Scandinavia’s main carrier SAS AB warned shareholders it will need to generate more funding to see it through the crisis triggered by Covid-19.
The company has halted most of its traffic and started a process to cut 5,000 jobs, it said on Thursday. SAS is in “ongoing and constructive discussions” with its “largest owners on a recapitalization plan to secure adequate levels of funding and equity for the future,” it said.
Like other airlines across the world, SAS has had to dramatically scale back its business as lockdowns and border closures triggered by Covid-19 bring air travel to a near standstill.
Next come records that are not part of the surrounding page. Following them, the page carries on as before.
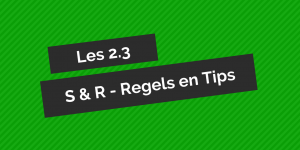 regels-en-tips-support-resistance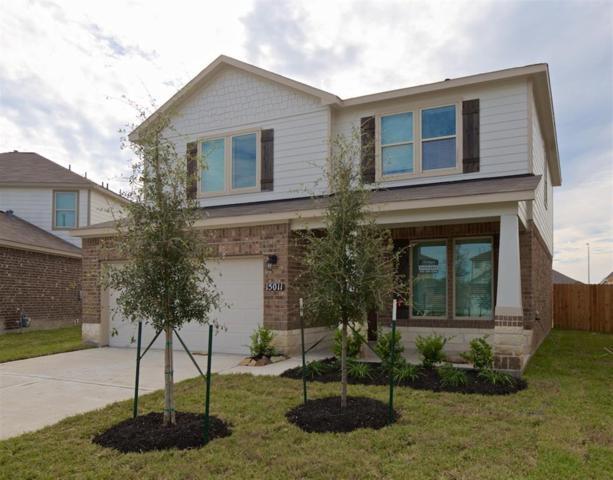 15011 Rainy Morning Drive, Humble, TX 77346 (MLS #71954650) :: Texas Home Shop Realty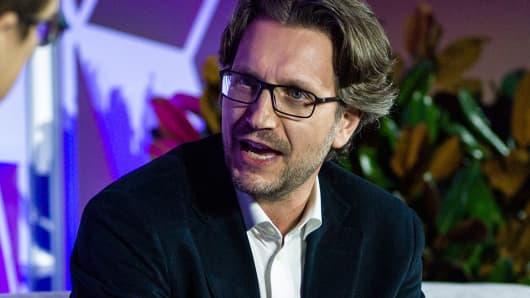 Erik Huggers, CEO, Vevo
Norwegian Air Shuttle ASA lost about $330 million before tax last quarter, it said on Thursday, as it struggles to stay afloat through the crisis.
Norwegian has lost about 90% in market value this year; Thursday’s news drove its share price down as much as 12%.
SAS has already received some financial support from Scandinavian governments, which own just under a third of its shares. But more is needed to keep the company afloat. Talks around a recapitalization plan are under way, and any solution will require its financial stakeholders having to take “burden sharing measures,” SAS said.
Late on Monday, Moody’s Investors Service cut the airline’s corporate family rating to Caa1, citing a “high risk of debt haircuts of the subordinated part of the capital structure and possibly of the senior unsecured loans.”